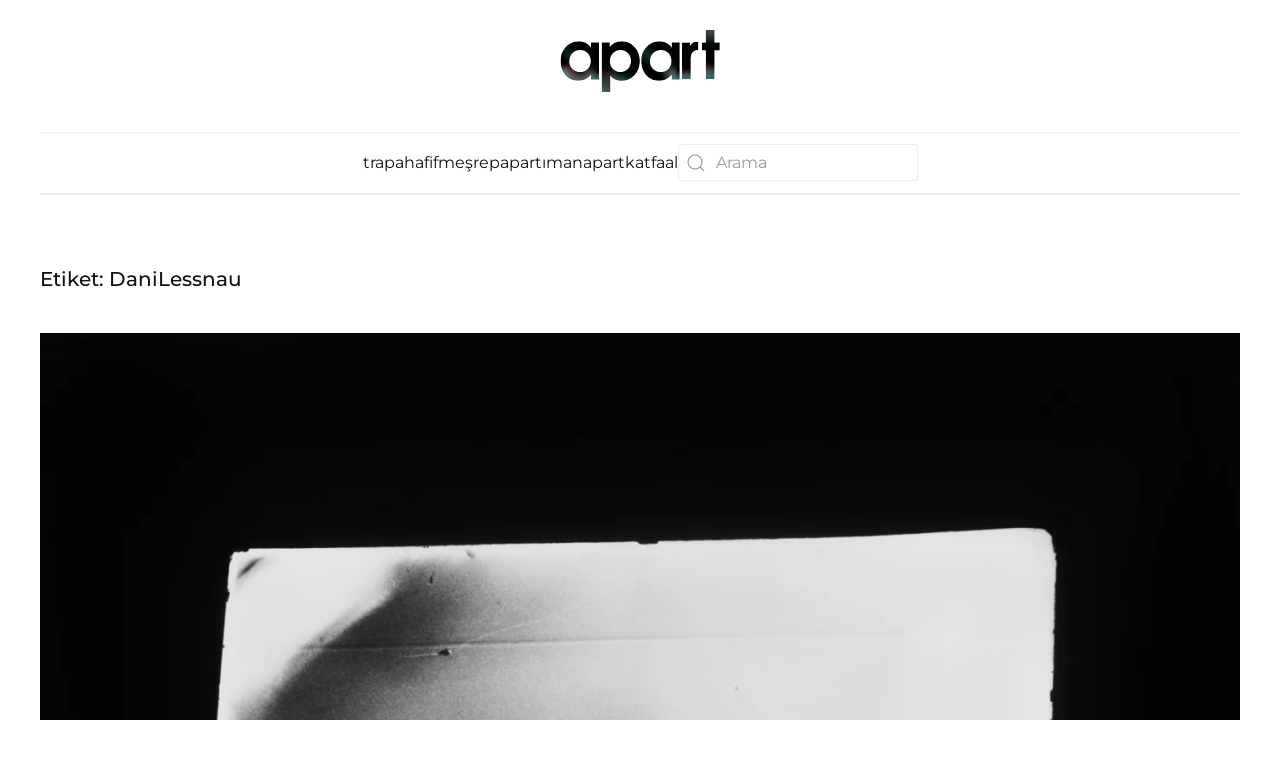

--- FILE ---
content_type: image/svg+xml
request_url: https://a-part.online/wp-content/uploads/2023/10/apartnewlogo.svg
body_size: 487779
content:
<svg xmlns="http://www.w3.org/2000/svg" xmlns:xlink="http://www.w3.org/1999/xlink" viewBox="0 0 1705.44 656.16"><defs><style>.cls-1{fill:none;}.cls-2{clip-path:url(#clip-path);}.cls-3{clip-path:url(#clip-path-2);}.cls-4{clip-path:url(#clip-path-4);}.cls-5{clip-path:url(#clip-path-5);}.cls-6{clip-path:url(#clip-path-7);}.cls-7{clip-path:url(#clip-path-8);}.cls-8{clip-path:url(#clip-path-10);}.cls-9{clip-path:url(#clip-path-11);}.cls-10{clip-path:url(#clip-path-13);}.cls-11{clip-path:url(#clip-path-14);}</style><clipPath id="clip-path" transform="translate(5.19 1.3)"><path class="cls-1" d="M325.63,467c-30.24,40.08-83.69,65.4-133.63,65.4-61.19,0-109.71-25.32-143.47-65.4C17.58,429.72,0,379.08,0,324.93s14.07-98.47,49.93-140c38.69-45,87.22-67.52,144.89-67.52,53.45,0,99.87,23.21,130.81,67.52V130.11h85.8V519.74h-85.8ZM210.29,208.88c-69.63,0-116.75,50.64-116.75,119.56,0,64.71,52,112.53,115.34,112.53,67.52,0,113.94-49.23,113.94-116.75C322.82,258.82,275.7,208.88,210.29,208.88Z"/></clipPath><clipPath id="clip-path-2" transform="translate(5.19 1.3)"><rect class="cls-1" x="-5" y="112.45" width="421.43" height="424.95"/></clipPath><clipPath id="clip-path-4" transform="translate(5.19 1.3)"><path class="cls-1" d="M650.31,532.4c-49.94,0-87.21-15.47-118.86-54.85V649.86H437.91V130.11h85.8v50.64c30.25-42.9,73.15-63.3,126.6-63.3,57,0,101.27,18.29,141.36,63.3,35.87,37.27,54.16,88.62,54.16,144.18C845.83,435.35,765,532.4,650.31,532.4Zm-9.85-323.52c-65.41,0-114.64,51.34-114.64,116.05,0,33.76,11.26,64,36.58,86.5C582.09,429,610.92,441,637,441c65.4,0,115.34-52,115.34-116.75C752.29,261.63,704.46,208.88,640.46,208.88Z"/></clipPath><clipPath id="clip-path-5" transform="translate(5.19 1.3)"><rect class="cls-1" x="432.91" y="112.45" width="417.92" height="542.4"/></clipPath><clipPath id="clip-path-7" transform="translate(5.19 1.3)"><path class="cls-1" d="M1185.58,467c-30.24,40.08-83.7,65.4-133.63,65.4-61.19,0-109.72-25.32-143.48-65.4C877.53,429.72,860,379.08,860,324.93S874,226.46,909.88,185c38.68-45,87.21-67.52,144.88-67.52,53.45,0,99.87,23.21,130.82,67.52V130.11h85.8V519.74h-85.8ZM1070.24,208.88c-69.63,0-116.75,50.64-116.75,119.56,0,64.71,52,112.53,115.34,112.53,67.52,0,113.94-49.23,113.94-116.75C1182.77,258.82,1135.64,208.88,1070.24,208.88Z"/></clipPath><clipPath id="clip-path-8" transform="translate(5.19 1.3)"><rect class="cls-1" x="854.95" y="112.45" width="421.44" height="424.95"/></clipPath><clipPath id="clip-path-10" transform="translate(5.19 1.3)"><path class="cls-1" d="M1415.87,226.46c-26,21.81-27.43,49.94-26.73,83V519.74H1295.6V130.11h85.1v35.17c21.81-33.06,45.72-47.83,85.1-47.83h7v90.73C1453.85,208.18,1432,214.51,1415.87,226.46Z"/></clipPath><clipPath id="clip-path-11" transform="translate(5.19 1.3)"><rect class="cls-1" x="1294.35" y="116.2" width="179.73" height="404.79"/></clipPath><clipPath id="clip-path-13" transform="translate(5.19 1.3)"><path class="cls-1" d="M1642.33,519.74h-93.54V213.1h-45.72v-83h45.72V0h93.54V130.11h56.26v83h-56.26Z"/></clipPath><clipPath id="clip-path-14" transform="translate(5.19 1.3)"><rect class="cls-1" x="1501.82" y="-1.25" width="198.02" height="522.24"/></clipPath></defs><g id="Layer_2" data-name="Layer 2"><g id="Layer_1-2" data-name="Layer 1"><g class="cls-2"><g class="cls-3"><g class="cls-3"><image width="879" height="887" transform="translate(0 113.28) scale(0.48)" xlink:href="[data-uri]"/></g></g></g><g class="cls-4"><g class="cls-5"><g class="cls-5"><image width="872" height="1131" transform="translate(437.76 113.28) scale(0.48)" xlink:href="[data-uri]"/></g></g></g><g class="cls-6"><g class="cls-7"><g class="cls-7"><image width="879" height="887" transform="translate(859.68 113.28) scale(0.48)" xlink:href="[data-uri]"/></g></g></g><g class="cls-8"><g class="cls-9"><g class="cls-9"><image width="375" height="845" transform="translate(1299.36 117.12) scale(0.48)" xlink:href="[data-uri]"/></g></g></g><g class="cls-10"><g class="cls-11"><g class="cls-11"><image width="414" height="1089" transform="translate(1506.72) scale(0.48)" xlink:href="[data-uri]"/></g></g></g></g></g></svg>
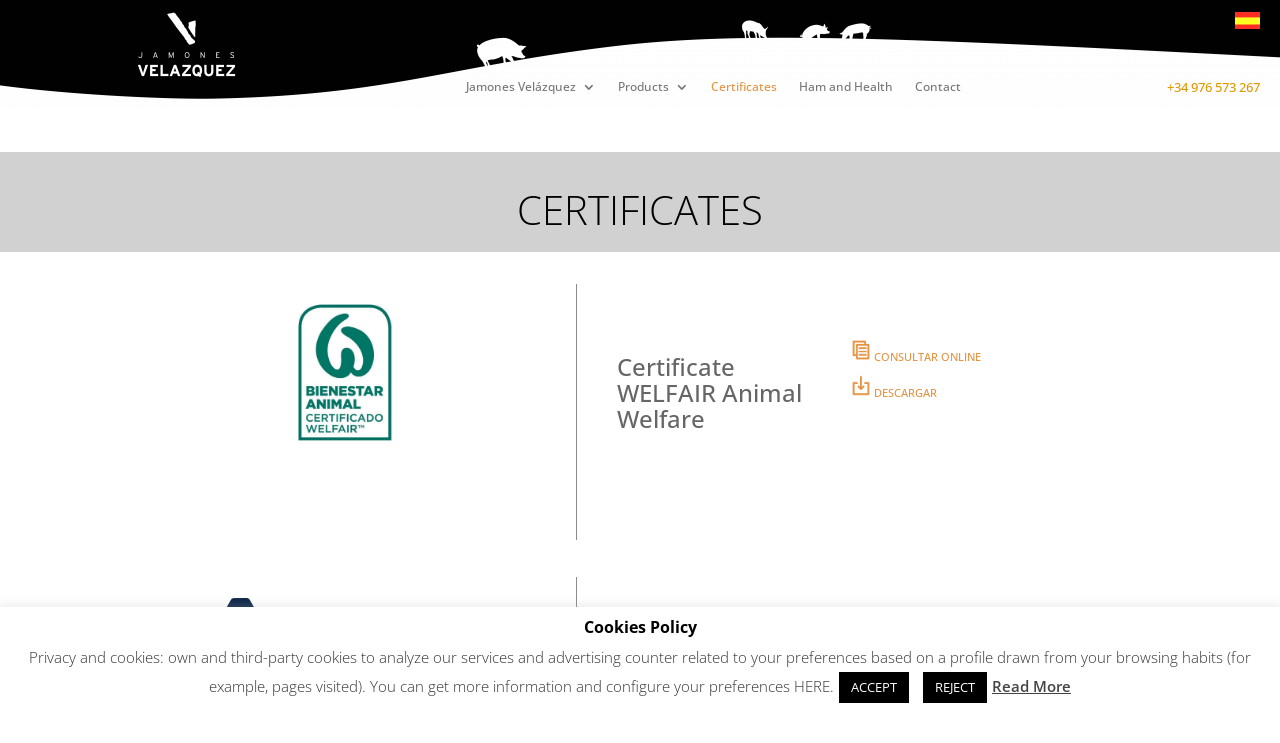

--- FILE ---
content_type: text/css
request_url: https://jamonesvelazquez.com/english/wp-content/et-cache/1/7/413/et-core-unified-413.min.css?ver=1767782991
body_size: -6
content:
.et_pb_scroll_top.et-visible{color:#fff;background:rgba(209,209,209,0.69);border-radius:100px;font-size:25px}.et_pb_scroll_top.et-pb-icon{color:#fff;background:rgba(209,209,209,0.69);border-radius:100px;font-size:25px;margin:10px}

Exercise description: Repeat every record above exactly, except the pictures.

Output of the exercise:
--- FILE ---
content_type: image/svg+xml
request_url: https://a-part.online/wp-content/uploads/2023/10/apartnewlogo.svg
body_size: 487779
content:
<svg xmlns="http://www.w3.org/2000/svg" xmlns:xlink="http://www.w3.org/1999/xlink" viewBox="0 0 1705.44 656.16"><defs><style>.cls-1{fill:none;}.cls-2{clip-path:url(#clip-path);}.cls-3{clip-path:url(#clip-path-2);}.cls-4{clip-path:url(#clip-path-4);}.cls-5{clip-path:url(#clip-path-5);}.cls-6{clip-path:url(#clip-path-7);}.cls-7{clip-path:url(#clip-path-8);}.cls-8{clip-path:url(#clip-path-10);}.cls-9{clip-path:url(#clip-path-11);}.cls-10{clip-path:url(#clip-path-13);}.cls-11{clip-path:url(#clip-path-14);}</style><clipPath id="clip-path" transform="translate(5.19 1.3)"><path class="cls-1" d="M325.63,467c-30.24,40.08-83.69,65.4-133.63,65.4-61.19,0-109.71-25.32-143.47-65.4C17.58,429.72,0,379.08,0,324.93s14.07-98.47,49.93-140c38.69-45,87.22-67.52,144.89-67.52,53.45,0,99.87,23.21,130.81,67.52V130.11h85.8V519.74h-85.8ZM210.29,208.88c-69.63,0-116.75,50.64-116.75,119.56,0,64.71,52,112.53,115.34,112.53,67.52,0,113.94-49.23,113.94-116.75C322.82,258.82,275.7,208.88,210.29,208.88Z"/></clipPath><clipPath id="clip-path-2" transform="translate(5.19 1.3)"><rect class="cls-1" x="-5" y="112.45" width="421.43" height="424.95"/></clipPath><clipPath id="clip-path-4" transform="translate(5.19 1.3)"><path class="cls-1" d="M650.31,532.4c-49.94,0-87.21-15.47-118.86-54.85V649.86H437.91V130.11h85.8v50.64c30.25-42.9,73.15-63.3,126.6-63.3,57,0,101.27,18.29,141.36,63.3,35.87,37.27,54.16,88.62,54.16,144.18C845.83,435.35,765,532.4,650.31,532.4Zm-9.85-323.52c-65.41,0-114.64,51.34-114.64,116.05,0,33.76,11.26,64,36.58,86.5C582.09,429,610.92,441,637,441c65.4,0,115.34-52,115.34-116.75C752.29,261.63,704.46,208.88,640.46,208.88Z"/></clipPath><clipPath id="clip-path-5" transform="translate(5.19 1.3)"><rect class="cls-1" x="432.91" y="112.45" width="417.92" height="542.4"/></clipPath><clipPath id="clip-path-7" transform="translate(5.19 1.3)"><path class="cls-1" d="M1185.58,467c-30.24,40.08-83.7,65.4-133.63,65.4-61.19,0-109.72-25.32-143.48-65.4C877.53,429.72,860,379.08,860,324.93S874,226.46,909.88,185c38.68-45,87.21-67.52,144.88-67.52,53.45,0,99.87,23.21,130.82,67.52V130.11h85.8V519.74h-85.8ZM1070.24,208.88c-69.63,0-116.75,50.64-116.75,119.56,0,64.71,52,112.53,115.34,112.53,67.52,0,113.94-49.23,113.94-116.75C1182.77,258.82,1135.64,208.88,1070.24,208.88Z"/></clipPath><clipPath id="clip-path-8" transform="translate(5.19 1.3)"><rect class="cls-1" x="854.95" y="112.45" width="421.44" height="424.95"/></clipPath><clipPath id="clip-path-10" transform="translate(5.19 1.3)"><path class="cls-1" d="M1415.87,226.46c-26,21.81-27.43,49.94-26.73,83V519.74H1295.6V130.11h85.1v35.17c21.81-33.06,45.72-47.83,85.1-47.83h7v90.73C1453.85,208.18,1432,214.51,1415.87,226.46Z"/></clipPath><clipPath id="clip-path-11" transform="translate(5.19 1.3)"><rect class="cls-1" x="1294.35" y="116.2" width="179.73" height="404.79"/></clipPath><clipPath id="clip-path-13" transform="translate(5.19 1.3)"><path class="cls-1" d="M1642.33,519.74h-93.54V213.1h-45.72v-83h45.72V0h93.54V130.11h56.26v83h-56.26Z"/></clipPath><clipPath id="clip-path-14" transform="translate(5.19 1.3)"><rect class="cls-1" x="1501.82" y="-1.25" width="198.02" height="522.24"/></clipPath></defs><g id="Layer_2" data-name="Layer 2"><g id="Layer_1-2" data-name="Layer 1"><g class="cls-2"><g class="cls-3"><g class="cls-3"><image width="879" height="887" transform="translate(0 113.28) scale(0.48)" xlink:href="[data-uri]"/></g></g></g><g class="cls-4"><g class="cls-5"><g class="cls-5"><image width="872" height="1131" transform="translate(437.76 113.28) scale(0.48)" xlink:href="[data-uri]"/></g></g></g><g class="cls-6"><g class="cls-7"><g class="cls-7"><image width="879" height="887" transform="translate(859.68 113.28) scale(0.48)" xlink:href="[data-uri]"/></g></g></g><g class="cls-8"><g class="cls-9"><g class="cls-9"><image width="375" height="845" transform="translate(1299.36 117.12) scale(0.48)" xlink:href="[data-uri]"/></g></g></g><g class="cls-10"><g class="cls-11"><g class="cls-11"><image width="414" height="1089" transform="translate(1506.72) scale(0.48)" xlink:href="[data-uri]"/></g></g></g></g></g></svg>

--- FILE ---
content_type: text/css
request_url: https://jamonesvelazquez.com/english/wp-content/et-cache/1/7/413/et-core-unified-413.min.css?ver=1767782991
body_size: -6
content:
.et_pb_scroll_top.et-visible{color:#fff;background:rgba(209,209,209,0.69);border-radius:100px;font-size:25px}.et_pb_scroll_top.et-pb-icon{color:#fff;background:rgba(209,209,209,0.69);border-radius:100px;font-size:25px;margin:10px}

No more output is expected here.